Last edited: Mar 26, 2007
5. Mar 26, 2007

### quasar987

If I remember correctly, $\sqrt{\left| \det g \right|}$ is the jacobian of the lorentz transformations.

6. Mar 26, 2007

### robphy

Technically speaking, I think the notion of a "tensor density" arises here.
But I think Hurkyl's response is correct.

7. Mar 26, 2007

### MeJennifer

How about the volume of a unit 4-sphere and the 4-volume of a unit 4-ball in Minkowski space?

These questions seem so basic, surely I am not the first person who asks such questions.
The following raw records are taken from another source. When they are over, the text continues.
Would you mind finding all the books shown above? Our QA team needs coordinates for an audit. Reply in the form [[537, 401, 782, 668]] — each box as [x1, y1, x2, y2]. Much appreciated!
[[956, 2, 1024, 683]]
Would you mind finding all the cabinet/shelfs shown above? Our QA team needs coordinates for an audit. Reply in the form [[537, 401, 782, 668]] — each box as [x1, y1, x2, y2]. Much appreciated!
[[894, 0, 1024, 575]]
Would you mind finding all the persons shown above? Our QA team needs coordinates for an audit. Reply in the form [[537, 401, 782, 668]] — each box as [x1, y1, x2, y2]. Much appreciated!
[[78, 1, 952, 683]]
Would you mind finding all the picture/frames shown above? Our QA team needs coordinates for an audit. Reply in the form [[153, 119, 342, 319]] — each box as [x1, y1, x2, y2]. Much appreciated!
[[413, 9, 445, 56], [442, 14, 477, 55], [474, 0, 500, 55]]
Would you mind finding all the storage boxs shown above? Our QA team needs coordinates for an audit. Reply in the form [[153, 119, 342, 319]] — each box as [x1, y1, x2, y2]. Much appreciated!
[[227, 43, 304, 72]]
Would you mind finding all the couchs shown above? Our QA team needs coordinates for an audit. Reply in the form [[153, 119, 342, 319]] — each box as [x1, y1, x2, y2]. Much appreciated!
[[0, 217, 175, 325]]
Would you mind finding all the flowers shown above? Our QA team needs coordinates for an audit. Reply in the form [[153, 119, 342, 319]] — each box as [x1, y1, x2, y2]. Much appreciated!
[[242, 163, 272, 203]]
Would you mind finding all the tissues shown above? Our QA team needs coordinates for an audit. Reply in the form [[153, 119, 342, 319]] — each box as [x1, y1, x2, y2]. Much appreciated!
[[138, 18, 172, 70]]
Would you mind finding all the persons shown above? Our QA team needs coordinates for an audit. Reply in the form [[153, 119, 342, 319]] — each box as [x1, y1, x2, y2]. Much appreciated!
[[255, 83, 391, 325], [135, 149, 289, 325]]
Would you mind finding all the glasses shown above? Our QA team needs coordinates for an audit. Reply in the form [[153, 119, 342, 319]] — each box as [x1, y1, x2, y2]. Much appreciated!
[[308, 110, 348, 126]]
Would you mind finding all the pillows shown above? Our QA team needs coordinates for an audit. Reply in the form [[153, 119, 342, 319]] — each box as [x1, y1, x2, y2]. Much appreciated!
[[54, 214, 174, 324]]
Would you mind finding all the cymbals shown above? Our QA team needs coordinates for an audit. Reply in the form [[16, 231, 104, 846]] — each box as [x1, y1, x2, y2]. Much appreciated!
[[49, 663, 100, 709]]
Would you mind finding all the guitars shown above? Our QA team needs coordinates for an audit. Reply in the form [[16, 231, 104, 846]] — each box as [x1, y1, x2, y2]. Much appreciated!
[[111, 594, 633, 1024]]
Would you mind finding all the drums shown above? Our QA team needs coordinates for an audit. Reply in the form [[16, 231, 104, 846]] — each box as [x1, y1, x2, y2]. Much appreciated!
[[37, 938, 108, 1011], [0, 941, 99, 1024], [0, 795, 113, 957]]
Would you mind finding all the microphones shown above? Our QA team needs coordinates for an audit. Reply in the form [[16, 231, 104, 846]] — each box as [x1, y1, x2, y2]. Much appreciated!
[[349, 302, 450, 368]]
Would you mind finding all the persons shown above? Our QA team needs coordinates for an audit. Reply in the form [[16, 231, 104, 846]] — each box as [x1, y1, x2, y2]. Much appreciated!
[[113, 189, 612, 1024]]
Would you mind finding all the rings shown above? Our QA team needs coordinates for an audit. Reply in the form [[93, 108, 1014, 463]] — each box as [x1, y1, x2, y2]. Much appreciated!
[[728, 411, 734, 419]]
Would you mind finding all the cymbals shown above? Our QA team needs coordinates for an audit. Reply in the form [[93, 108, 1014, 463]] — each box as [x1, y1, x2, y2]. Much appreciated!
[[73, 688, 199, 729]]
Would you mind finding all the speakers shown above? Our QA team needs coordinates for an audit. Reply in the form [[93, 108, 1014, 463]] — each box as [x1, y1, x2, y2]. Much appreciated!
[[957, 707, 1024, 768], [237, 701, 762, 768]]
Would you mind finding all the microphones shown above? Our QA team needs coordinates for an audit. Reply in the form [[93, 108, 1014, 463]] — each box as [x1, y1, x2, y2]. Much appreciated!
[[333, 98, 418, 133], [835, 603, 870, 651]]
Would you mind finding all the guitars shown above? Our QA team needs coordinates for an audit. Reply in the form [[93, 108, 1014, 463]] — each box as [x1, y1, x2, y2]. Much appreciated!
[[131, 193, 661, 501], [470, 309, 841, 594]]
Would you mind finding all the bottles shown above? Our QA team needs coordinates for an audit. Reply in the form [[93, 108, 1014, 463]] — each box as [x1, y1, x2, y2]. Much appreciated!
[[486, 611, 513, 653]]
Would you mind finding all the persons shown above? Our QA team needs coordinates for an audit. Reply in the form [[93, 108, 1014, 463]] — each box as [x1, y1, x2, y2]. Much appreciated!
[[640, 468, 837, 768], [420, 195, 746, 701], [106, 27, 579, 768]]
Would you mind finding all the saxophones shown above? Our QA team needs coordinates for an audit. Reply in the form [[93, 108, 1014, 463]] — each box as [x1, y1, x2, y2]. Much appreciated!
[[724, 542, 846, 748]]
Anybody who can provide some numbers?

8. Mar 26, 2007

### Hurkyl

Staff Emeritus
To be honest, I really dislike the notion of a tensor density. I much prefer thinking about the differential 4-form
f(t, x, y, z) dt dx dy dz​
which is an honest-to-goodness tensor, rather than treating f(t, x, y, z) as a geometric entity in its own right.

Just to make sure we're on the same page -- the unit 4-sphere is not the set of all points a unit (Minkowski) distance away from the origin. That object is... well, in Minkowski 2-space it would be a hyperbola. I'm not sure what it's called in Minkowski 4-space.

The 4-volume of the unit ball is a straightforward quadruple integral. It's the same calculation as for the 4-sphere in Euclidean 4-space.

It's far too late for me to go searching for what the right notion of 3-volume would be.

9. Mar 27, 2007

### MeJennifer

Well Hurkyl you seem to be much better in visualizing what a sphere is in Minkowski space, I already have enough trouble visualizing Euclidean 4-space let alone being able to visualize a sphere in Minkowski space, but whatever you want to call it, that is what I am asking for.

So all that I am asking for is the volume of the set of all points a unit distance away from the origin and the 4-volume of the set of all points from the origin up to a unit distance away from the origin.

So I am looking for two numbers, anybody who can tell me what they are?

Last edited: Mar 27, 2007
10. Mar 27, 2007

### quasar987

I don't think the unit sphere has a finite volume. With metric signature -+++, the integral is

$$\iiiint_{\mathcal{D}}dxdydzdt$$

where

$$\mathcal{D}=\{(x,y,z,t)\in\mathcal{R}^4:-t^2+x^2+y^2+z^2\leq 1\}=\{(x,y,z,t)\in\mathcal{R}^4:x^2+y^2+z^2\leq 1+t^2\}$$

So given a t, we integrate the volume of the 2-sphere of radius 1+t². And t goes from -infinity to +infinity.

11. Mar 27, 2007

### MeJennifer

I think you are right.

12. Mar 27, 2007

### robphy

In 1+1 Minkowski space, you can calculate the area swept by a radius vector with tip on the unit hyperbola as $$A=\frac{1}{2}r^2\theta$$, where $$\theta$$ is the intercepted Minkowski-angle (rapidity). Since the rapidity ranges from $$(-\infty, \infty)$$, the area is infinite.

In n+1 Minkowski space, the analogous hypersurface is called the hyperboloid (asymptotic to the light cone).